Antigone
7.4
Antigone

livre de Jean Anouilh (1944)

C’est un dossier complexe.


D’abord, on retrouve là absolument tout ce qui constitue le gauchisme : néo-romantisme réduit à l’individu individualiste, nihilisme qui rechigne à s’avouer comme tel, puis qui le revendique avec arrogance (le moment “révélations sur Polynice”), narcissisme geignard qui tente de se faire oublier en recourant à l’émotion niaise du retour à l’enfance (“la petite nounou ; la petite Ismène ; le petit Hémon ; le petit Créon ; et moi, la petite Antigone !”), et donc, aussi, le jeunisme (les vieux ont tort, les jeunes ont raison ; tout vieux n’est pas dictateur, mais tout dictateur ne peut qu’être vieux ; etc.). Autant de thèmes qui se retrouvent encore aujourd’hui chez ceux qui se disent “jeunes”. Créon a donc bel et bien raison, lorsqu’il dit qu’Antigone est déjà morte : elle n’avait en réalité aucune raison de résister, Polynice n’était, effectivement, qu’un prétexte. Esthétisme du nihilisme, romantisme de la cause “pour rien”, du refus pour le refus.


Est ainsi évacué le politique. Ou plutôt : les deux antipodes que sont le psychologique et le politique, plutôt que de s’exclure l’un l’autre, se parasitent en fait l’un et l’autre. C’est-à-dire que le choix n’est pas réellement fait ; il ne s’agit pas d’une oeuvre idéologiquement radicale, de laquelle on pourrait dire : “le psychologique évacue le politique”, et dénoncer cette opération. Non, on balance entre les deux, on sent bien la présence du politique, mais on sent aussi la prépondérance du psychologique, ce qui fait que, et l’un, et l’autre, se trouvent amoindris. Ce qui voudrait être une figure de la résistance est par trop caractérisée dans sa faiblesse, dans son rapport à sa soeur, est par trop incarnée dans sa singularité radicale, pour pouvoir prétendre être autre chose qu'Antigone, et seulement Antigone ; le refus du “oui”, sa persévérance dans la pulsion de mort, la soustrait à toute possibilité de politisation (si elle l’a étée, ça n’est que par idéologie, en passage en force) ; elle n'est que Antigone, petit être narcissique qui ne s’est pas remise de son enfance et de son lot de frustration. Créon subit lui aussi le même sort : ce n’est pas “la Loi”, “le Pouvoir”, c’est simplement Créon.


En revanche, cette réduction, à lui, lui profite.
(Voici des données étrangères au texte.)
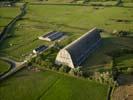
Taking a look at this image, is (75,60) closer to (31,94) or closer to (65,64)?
(65,64)

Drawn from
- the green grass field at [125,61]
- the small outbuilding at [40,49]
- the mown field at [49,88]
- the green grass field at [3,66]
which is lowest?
the mown field at [49,88]

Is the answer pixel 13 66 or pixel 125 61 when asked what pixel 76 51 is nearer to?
pixel 125 61

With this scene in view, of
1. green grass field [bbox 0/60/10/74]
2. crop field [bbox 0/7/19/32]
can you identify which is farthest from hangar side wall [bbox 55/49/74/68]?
crop field [bbox 0/7/19/32]

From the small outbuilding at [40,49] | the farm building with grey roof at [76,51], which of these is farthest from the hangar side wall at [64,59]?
the small outbuilding at [40,49]

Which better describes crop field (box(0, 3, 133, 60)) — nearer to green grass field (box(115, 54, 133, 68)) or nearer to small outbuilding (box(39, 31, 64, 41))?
small outbuilding (box(39, 31, 64, 41))

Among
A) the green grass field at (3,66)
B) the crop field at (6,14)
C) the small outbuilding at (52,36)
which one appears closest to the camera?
the green grass field at (3,66)

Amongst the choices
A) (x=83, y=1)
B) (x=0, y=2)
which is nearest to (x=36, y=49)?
(x=83, y=1)

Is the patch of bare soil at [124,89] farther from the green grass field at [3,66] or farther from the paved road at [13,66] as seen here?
the green grass field at [3,66]
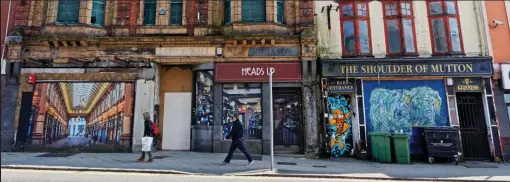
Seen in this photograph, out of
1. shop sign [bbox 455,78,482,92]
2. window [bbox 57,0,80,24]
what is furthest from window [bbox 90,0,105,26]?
shop sign [bbox 455,78,482,92]

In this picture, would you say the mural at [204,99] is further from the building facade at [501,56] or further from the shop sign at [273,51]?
the building facade at [501,56]

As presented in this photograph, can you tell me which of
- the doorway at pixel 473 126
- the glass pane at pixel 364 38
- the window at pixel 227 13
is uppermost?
the window at pixel 227 13

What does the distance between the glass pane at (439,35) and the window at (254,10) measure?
24.9ft

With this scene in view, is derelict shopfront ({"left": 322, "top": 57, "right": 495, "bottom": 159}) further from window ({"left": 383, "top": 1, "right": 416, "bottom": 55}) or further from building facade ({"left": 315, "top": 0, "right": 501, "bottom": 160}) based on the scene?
window ({"left": 383, "top": 1, "right": 416, "bottom": 55})

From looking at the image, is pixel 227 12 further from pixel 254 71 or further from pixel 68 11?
pixel 68 11

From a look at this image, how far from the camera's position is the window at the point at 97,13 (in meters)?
13.9

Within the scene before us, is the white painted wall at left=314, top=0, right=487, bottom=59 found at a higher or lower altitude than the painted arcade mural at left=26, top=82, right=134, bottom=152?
higher

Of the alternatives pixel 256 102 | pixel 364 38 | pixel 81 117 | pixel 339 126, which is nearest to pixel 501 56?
pixel 364 38

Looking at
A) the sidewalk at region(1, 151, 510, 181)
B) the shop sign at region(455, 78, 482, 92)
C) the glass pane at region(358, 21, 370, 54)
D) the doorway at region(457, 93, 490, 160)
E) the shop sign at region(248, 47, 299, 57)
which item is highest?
the glass pane at region(358, 21, 370, 54)

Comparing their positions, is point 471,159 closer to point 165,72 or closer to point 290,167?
point 290,167

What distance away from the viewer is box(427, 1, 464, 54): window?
13734 millimetres

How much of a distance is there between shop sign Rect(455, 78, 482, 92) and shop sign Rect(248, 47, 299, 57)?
6942 millimetres

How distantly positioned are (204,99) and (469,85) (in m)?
11.2

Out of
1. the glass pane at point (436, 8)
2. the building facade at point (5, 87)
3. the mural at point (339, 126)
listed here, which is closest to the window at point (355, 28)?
the mural at point (339, 126)
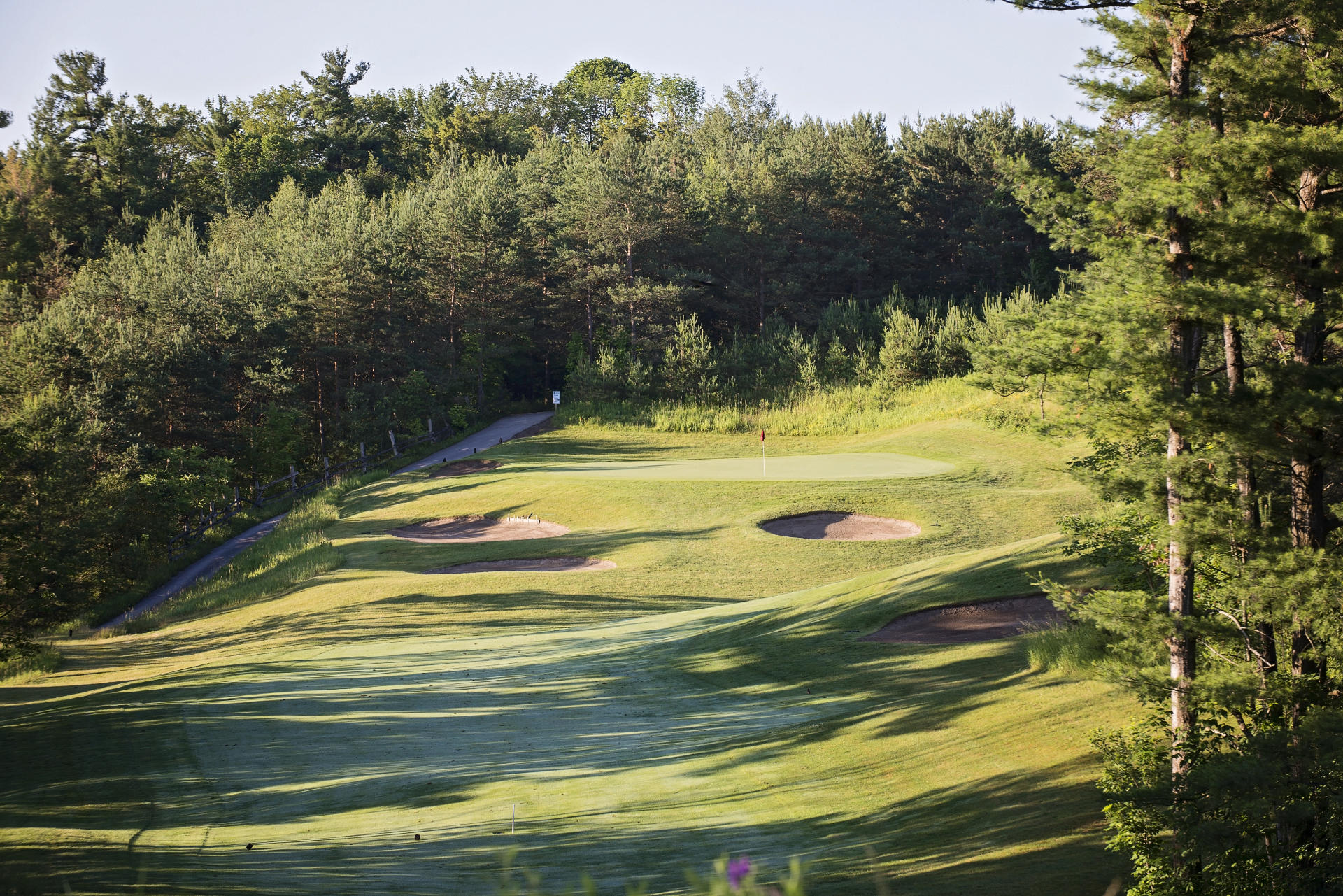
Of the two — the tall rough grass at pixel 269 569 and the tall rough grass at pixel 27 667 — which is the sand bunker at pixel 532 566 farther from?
the tall rough grass at pixel 27 667

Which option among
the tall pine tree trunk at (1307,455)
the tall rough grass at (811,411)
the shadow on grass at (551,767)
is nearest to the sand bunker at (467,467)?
the tall rough grass at (811,411)

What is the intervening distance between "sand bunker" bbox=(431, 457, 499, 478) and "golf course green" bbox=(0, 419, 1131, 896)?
14.4m

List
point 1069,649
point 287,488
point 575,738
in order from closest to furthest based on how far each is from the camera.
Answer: point 1069,649 → point 575,738 → point 287,488

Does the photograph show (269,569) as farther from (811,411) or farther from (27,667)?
(811,411)

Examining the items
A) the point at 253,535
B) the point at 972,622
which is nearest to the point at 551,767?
the point at 972,622

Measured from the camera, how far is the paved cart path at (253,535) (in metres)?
27.9

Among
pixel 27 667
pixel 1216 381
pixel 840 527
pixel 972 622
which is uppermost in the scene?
pixel 1216 381

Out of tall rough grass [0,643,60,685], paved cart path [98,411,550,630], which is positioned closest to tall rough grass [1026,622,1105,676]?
tall rough grass [0,643,60,685]

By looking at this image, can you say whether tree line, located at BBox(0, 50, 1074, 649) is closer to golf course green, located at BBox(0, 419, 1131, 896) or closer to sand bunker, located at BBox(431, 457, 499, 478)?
sand bunker, located at BBox(431, 457, 499, 478)

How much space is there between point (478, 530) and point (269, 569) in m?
5.68

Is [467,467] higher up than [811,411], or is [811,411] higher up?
[811,411]

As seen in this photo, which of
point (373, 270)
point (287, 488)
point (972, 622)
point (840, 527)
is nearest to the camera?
point (972, 622)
A tel point que le vrai, beau et grand sujet d’Antigone, ce pourrait être Créon lui-même. Car il dépasse ses petits atermoiements de petit tyran peiné (“qu’il est difficile d’être un dictateur” - sur le ton de Didier Bourdon) pour atteindre à une vraie profondeur psychologique. Mais gare ! Car, de ce fait, l’identification dérive ; et il se pourrait bien que la réputation sur laquelle on base le prestige de la pièce se révèle un peu plus bancale…


Mais louons les (au moins) deux grands moments de cette pièce : l’irruption d’Ismène, en brusque revirement et conclusion de la tension jusqu’ici accumulée, qui bouleverse de par son désarroi qui la place en décalage total vis-à-vis de ce qui se joue réellement. Elle était déjà bouleversante chez Sophocle (il faudrait donc se pencher un peu plus sur son cas). Et puis aussi la dernière scène, avec le soldat ; encore une fois, le narcissisme d’Antigone joue contre elle mais paradoxalement met en valeur ceux qui lui font face, en l’occurrence ce soldat d’une platitude affligeante, révélé dans cette platitude par Antigone, et donc révélé dans tout ce qui fait sa tristesse.